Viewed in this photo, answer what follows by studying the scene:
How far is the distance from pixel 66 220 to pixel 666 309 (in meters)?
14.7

* * *

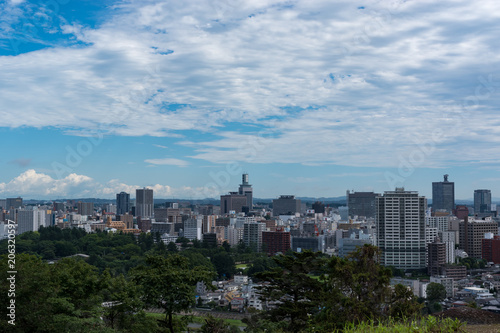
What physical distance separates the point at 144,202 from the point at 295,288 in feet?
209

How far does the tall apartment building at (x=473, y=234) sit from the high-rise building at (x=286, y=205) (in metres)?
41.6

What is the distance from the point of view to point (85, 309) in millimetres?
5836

...

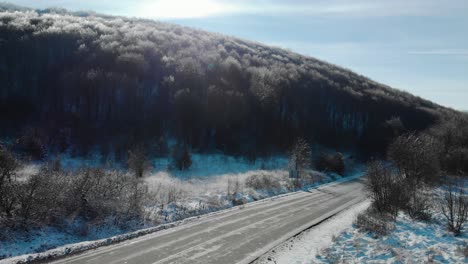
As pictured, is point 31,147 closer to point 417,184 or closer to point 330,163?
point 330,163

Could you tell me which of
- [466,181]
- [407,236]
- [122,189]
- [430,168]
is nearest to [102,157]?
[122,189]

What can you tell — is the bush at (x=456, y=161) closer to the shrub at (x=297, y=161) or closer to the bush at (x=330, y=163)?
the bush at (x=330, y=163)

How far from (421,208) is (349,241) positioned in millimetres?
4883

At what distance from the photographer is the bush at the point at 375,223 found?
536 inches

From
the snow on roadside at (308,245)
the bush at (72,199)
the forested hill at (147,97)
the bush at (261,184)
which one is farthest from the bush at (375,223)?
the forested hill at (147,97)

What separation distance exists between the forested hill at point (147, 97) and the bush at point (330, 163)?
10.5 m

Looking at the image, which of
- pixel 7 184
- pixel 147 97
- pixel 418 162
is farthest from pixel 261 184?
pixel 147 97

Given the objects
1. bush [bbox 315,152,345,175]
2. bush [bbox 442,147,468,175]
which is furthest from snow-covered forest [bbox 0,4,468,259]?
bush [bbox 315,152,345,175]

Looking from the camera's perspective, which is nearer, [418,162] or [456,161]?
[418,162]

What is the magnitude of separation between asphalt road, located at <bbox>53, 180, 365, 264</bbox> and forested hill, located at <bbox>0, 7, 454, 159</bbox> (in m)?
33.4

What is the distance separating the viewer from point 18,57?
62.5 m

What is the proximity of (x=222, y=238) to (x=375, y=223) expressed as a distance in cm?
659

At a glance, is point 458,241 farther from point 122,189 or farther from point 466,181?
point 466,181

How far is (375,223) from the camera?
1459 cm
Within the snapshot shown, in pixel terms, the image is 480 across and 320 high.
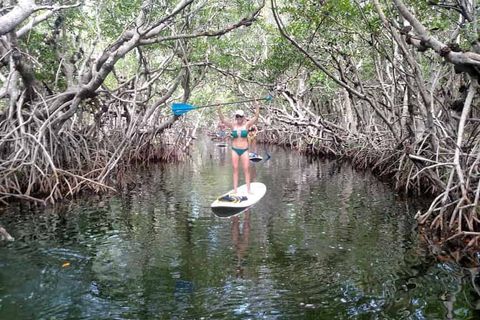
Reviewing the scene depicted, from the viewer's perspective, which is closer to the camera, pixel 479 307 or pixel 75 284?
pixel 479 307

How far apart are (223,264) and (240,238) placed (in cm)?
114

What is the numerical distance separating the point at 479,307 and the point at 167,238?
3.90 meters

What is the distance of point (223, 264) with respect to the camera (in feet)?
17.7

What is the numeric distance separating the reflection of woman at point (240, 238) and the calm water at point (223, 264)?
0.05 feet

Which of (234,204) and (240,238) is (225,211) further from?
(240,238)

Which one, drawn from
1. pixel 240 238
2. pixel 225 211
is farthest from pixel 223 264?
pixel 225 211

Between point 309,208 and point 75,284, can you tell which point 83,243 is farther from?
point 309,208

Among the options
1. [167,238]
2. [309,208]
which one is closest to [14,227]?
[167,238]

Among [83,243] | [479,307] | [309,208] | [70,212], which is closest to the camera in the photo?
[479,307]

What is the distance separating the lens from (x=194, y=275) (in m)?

• [WHAT YOU SHOULD DO]
Locate each line of the records above that contains the string "separating" and copy it out in full.

• [FINAL RESULT]
What is the distance separating the viewer from point 18,57?
What is the numerical distance separating the point at 479,307 and the point at 167,238?
What is the numeric distance separating the reflection of woman at point (240, 238) and the calm water at point (223, 264)?
What is the distance separating the lens from (x=194, y=275) (in m)?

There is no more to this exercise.